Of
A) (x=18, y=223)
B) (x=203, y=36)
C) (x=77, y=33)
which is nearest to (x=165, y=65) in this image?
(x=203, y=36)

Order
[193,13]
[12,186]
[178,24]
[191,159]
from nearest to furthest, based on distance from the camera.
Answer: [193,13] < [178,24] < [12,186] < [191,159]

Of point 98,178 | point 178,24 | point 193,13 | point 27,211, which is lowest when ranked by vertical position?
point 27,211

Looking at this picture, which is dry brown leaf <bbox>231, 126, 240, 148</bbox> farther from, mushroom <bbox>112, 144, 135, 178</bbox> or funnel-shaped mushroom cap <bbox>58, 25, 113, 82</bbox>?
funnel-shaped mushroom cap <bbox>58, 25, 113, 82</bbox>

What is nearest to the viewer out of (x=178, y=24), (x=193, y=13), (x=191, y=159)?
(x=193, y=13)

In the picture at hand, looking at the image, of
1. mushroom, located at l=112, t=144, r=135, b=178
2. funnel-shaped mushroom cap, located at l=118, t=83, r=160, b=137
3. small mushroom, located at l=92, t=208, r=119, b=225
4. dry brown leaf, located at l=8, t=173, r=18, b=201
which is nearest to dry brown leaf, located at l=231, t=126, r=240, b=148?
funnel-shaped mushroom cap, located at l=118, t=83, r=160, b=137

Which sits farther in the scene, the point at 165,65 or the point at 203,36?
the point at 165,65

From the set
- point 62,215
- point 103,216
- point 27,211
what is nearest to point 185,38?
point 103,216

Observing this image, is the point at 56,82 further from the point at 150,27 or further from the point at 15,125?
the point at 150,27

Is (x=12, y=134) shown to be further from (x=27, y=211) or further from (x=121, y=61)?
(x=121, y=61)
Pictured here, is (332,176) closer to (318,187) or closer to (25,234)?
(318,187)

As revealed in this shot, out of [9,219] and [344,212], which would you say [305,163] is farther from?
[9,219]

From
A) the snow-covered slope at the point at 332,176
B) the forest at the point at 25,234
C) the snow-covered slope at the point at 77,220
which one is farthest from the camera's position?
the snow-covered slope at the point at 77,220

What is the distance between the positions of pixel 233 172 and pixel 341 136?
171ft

**To do**
Format the rows as a JSON list of strings with one string per line, starting at the line that contains "As revealed in" and running through the last of the rows. Omit blank lines.

**Finished answer**
[
  "As revealed in this shot, out of [9,219] and [344,212], which would you say [305,163] is farther from?",
  "[9,219]",
  "From",
  "A) the snow-covered slope at the point at 332,176",
  "B) the forest at the point at 25,234",
  "C) the snow-covered slope at the point at 77,220",
  "which one is farthest from the camera's position?",
  "the snow-covered slope at the point at 77,220",
  "What is the distance between the positions of pixel 233 172 and pixel 341 136?",
  "171ft"
]